-- STATED EXERCISE --
Reproduce the data from the line containing "What is the separation" through the end of the data, both included, substituting "distance measurement" for "separation measurement" and leaving all other text unchanged.

═══ INFORMATION PROVIDED ═══

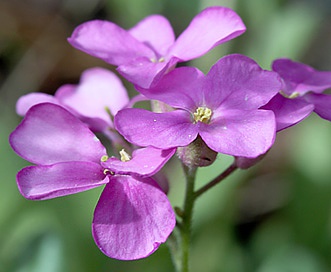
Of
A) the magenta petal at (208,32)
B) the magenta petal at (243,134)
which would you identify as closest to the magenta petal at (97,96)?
the magenta petal at (208,32)

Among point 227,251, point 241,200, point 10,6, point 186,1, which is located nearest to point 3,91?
point 10,6

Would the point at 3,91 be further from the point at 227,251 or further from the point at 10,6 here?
the point at 227,251

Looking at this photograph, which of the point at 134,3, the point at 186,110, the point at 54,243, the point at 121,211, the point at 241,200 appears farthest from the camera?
the point at 134,3

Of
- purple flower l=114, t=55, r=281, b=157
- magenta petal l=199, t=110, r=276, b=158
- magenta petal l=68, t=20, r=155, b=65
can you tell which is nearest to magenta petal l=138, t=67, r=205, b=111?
purple flower l=114, t=55, r=281, b=157

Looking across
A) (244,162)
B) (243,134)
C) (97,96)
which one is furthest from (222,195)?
(243,134)

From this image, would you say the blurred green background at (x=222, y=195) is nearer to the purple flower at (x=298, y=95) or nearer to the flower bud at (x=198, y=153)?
the purple flower at (x=298, y=95)
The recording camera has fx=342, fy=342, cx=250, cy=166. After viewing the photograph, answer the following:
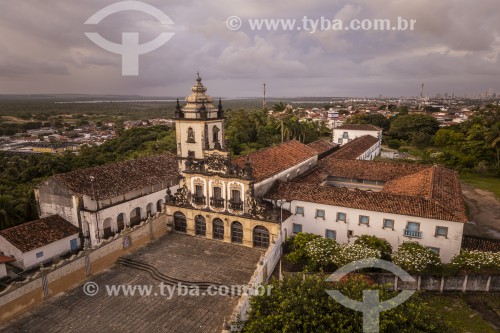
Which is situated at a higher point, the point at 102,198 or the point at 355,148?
the point at 355,148

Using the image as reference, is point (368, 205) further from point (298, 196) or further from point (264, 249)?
point (264, 249)

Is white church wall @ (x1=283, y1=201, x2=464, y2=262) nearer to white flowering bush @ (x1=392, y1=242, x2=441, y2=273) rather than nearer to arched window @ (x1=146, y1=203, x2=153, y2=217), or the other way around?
white flowering bush @ (x1=392, y1=242, x2=441, y2=273)

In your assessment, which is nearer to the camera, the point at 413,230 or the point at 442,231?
the point at 442,231

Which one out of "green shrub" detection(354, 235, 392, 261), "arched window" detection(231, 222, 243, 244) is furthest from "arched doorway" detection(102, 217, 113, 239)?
"green shrub" detection(354, 235, 392, 261)

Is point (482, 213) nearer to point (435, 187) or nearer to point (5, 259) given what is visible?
point (435, 187)

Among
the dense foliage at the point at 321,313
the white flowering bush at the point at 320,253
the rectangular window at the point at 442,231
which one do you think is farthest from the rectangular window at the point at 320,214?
the dense foliage at the point at 321,313

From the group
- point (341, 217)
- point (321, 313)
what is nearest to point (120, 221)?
point (341, 217)

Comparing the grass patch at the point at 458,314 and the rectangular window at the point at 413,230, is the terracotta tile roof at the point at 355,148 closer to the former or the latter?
the rectangular window at the point at 413,230
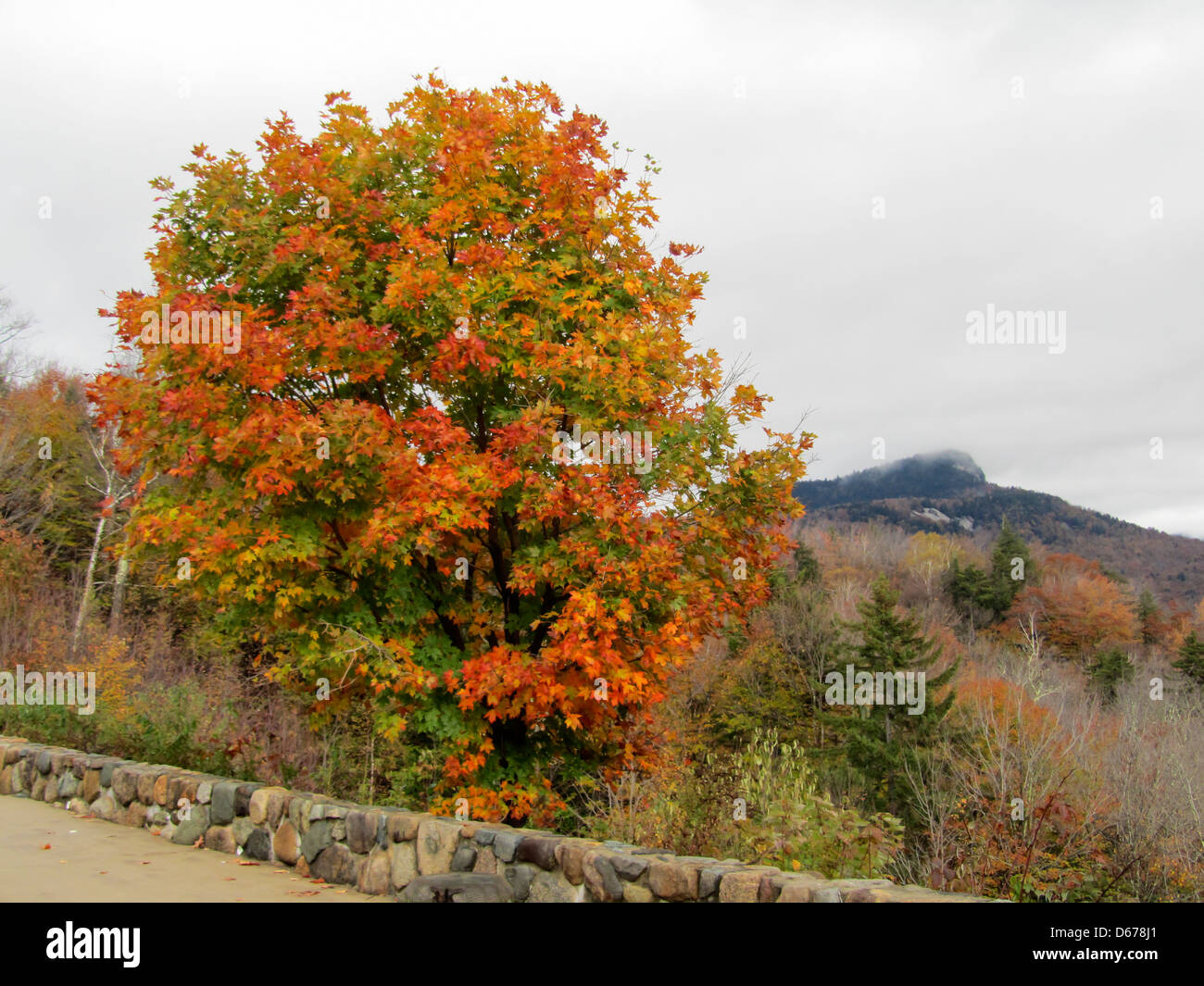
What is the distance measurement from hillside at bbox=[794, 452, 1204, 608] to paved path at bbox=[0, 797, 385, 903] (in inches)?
2668

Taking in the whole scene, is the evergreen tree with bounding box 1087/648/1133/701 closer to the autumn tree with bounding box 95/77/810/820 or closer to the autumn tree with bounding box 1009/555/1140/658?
the autumn tree with bounding box 1009/555/1140/658

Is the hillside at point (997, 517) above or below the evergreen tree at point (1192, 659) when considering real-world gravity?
above

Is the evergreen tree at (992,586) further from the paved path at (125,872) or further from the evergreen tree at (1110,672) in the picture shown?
the paved path at (125,872)

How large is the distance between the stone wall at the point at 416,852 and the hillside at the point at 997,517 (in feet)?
221

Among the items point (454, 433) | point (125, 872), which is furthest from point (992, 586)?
point (125, 872)

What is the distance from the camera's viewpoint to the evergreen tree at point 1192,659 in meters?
43.0

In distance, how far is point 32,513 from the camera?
25906 mm

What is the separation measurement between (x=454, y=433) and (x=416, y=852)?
3.38 metres

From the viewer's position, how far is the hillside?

═══

-- TASK SOLUTION --
What is the distance measurement between (x=454, y=433) and (x=416, y=852)?
3.38 metres

From the viewer's position, how far is the hillside?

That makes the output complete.